Risk & Economy » Climate change » Why it’s time for FDs to get serious about energy reporting

Why it’s time for FDs to get serious about energy reporting

"It is perhaps surprising that our recent insight shows that board-level engagement with the current energy reporting obligation – the Streamlined Energy and Carbon Reporting Scheme (SECR) - is low."

As the end of 2019 draws closer, it is becoming clear that boardrooms are facing increasing pressure from investors and stakeholders to demonstrate a meaningful and sustainable approach to managing their carbon impact. A recent confirmation of this comes with the news that hedge fund TCI has written to several companies warning them that if they fail to disclose their carbon emissions, it would vote against their directors.

With this in mind, it is perhaps surprising that our recent insight shows that board-level engagement with the current energy reporting obligation – the Streamlined Energy and Carbon Reporting Scheme (SECR) – is low.

In the UK, 2020 will be the first time over 11,900 businesses will publicly report their emissions and implement energy saving measures under SECR. It requires all quoted companies, large unquoted companies and large limited liability partnerships (LLPs) (those that meet two of the following criteria – more than 250 employees, turnover of over £36m and balance sheet total in excess of £18m) to disclose carbon emissions and energy use from electricity, gas, and transport as a minimum as part of their annual filing obligations.

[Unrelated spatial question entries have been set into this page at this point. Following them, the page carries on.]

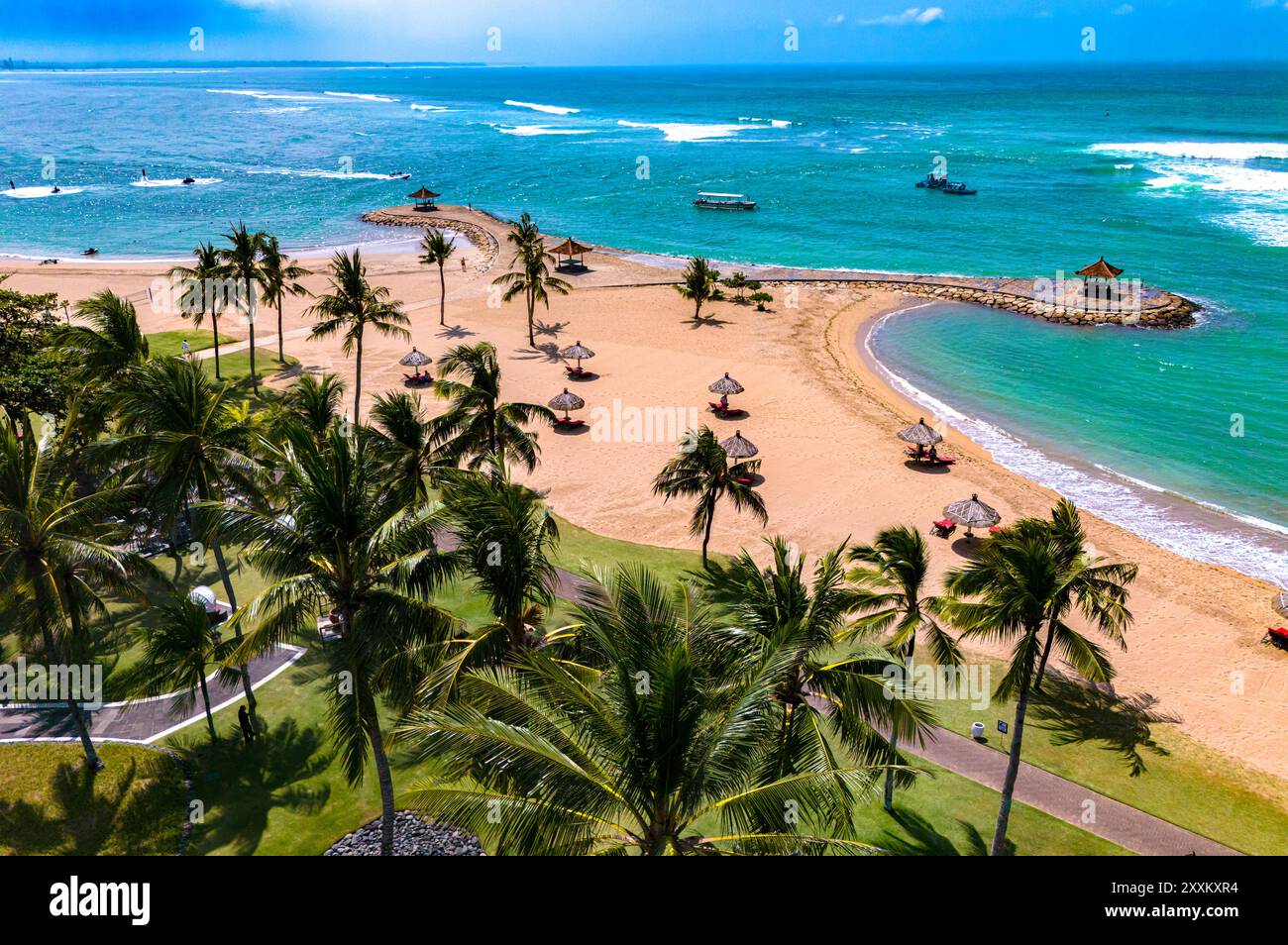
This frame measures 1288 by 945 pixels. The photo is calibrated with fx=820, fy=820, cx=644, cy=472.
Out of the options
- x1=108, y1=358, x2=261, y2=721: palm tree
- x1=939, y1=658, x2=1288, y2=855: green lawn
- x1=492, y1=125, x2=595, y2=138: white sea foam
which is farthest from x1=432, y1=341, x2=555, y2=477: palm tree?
x1=492, y1=125, x2=595, y2=138: white sea foam

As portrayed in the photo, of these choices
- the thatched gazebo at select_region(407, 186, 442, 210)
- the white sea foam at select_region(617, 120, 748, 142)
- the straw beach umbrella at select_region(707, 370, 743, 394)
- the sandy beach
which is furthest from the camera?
the white sea foam at select_region(617, 120, 748, 142)

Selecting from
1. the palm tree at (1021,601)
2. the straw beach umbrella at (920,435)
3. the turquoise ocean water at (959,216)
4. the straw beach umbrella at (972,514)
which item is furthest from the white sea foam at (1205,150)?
the palm tree at (1021,601)

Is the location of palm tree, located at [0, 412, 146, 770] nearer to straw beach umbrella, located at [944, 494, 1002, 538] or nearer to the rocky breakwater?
straw beach umbrella, located at [944, 494, 1002, 538]

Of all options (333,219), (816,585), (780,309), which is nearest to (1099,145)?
(780,309)

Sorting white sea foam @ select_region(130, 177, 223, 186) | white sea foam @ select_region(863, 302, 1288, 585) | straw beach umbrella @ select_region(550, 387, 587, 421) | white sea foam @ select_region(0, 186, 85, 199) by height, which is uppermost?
white sea foam @ select_region(130, 177, 223, 186)

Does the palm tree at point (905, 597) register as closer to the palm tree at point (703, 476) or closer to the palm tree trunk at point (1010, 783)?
the palm tree trunk at point (1010, 783)

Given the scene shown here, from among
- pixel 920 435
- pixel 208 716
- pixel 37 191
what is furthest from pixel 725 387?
pixel 37 191

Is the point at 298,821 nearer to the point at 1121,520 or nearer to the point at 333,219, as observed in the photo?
the point at 1121,520
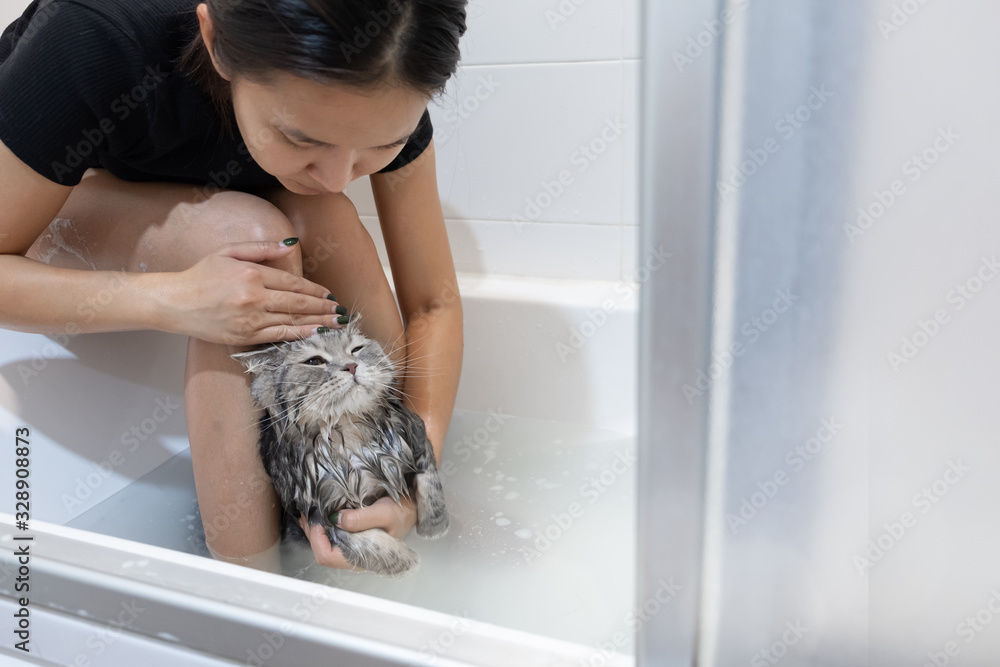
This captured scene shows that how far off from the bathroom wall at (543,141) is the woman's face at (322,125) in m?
0.71

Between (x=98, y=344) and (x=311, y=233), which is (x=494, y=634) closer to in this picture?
(x=311, y=233)

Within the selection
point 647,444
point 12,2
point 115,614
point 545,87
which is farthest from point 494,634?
point 12,2

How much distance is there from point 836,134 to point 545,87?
1292 mm

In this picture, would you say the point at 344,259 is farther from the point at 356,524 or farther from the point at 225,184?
the point at 356,524

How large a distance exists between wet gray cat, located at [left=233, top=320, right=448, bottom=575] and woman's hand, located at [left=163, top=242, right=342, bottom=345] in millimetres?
31

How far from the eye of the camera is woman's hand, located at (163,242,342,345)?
929 mm

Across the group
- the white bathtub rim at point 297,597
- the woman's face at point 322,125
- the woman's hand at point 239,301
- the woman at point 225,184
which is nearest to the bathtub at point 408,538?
the white bathtub rim at point 297,597

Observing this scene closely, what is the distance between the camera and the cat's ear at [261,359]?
0.98 m

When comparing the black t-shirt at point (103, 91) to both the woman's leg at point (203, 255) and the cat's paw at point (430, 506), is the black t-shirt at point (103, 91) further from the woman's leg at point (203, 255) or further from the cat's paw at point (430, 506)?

While businesses focusing on sustainability is not a new phenomenon, 2019 has undoubtedly been the year that it has come fully into the public consciousness.  With the government legislating to hit net zero carbon emissions by 2050, and ‘climate strike’ being announced as Collins Dictionary’s ‘word of the year’, companies are being publicly ‘named and shamed’ for ‘greenwashing’ if their sustainability pledges don’t have weight.

For example, in its letter, TCI says, “TCI believes that climate change-related risks, in particular a company’s greenhouse gas emissions, will have a material effect on a company’s long-term profitability, sustainability and investor returns. These risks include regulation, taxation, competitive disadvantage, brand impairment, financing, physical asset impairment and litigation.”

Strong stuff indeed.

Low on the list of priorities

So, why is it that, even with energy managers looking for SECR support at board-level, is the scheme still appearing low on the overall priority list? One possibility is because, when time and cost pressures are already high, energy reporting schemes are often seen to be an additional administrative burden. Therefore, while the SECR box will be ticked, there isn’t much appetite – or available resource – to do much more than that.

There is also the suggestion that the lack of board-level focus on SECR could be due to the relatively low financial penalties for not complying. At the time of writing, the new SECR framework does not include harsh penalties for non-compliance. The financial penalties for late or rejected annual reporting ranges from £150 for one month late, £375 for up to three months, £750 for three to six months and £1500 for more than six months. There is also a doubling of the overall penalty if you are late to report two years in succession.

However, while financial penalties are low, the reputational risk incurred if a business’ SECR reports reveal they’re not making enough progress in reducing emissions – or haven’t implemented energy efficiency measures – is high.

For example, although businesses are required to include any energy efficiency projects that they have carried out within the reporting year, they aren’t actually required to implement any energy efficiency measures at all.  However, if an organisation doesn’t implement any efficiency projects, this will need to be stated in the report.

An FD would need to ask themselves – what would be best – publishing a report that is full of proactive efficiency projects, or one that shows no real effort to improve sustainability at all?

In addition – as the move by TCI has shown – there could be damage to investor relationships, as well as an impact on the supply chains of the business, and a backlash against the company for failure, or lack of progress.

Efficiencies make savings

However, avoidance of negative reputational impacts aren’t the only benefit of adopting efficiency projects – improving energy efficiency is the only guaranteed way to ensure that a business isn’t paying more than it should for their energy. In fact, increasing energy efficiency through physical improvements and behavioral projects can result in an organisation ultimately making savings on its energy spend. In today’s volatile energy market, many businesses are seeing significant increases in their energy bills, so it’s financially prudent to ensure energy isn’t being wasted.

We are now on countdown to the first round of SECR reporting. The end of Q3 for businesses caught in the first wave of SECR publications should highlight how their data collation processes are working, and what is still to do to ensure the right information is available when it comes to collating their final reporting.

When the first reports are published, it will be interesting to see which businesses will have seen SECR as an opportunity to affect real change in how they approach the management of their energy consumption.

What is clear is that, as we transition into a low-carbon world, businesses will play a crucial role in the UK’s net-zero future – and schemes like SECR should be high on the board-level priority list, rather than just another box to tick.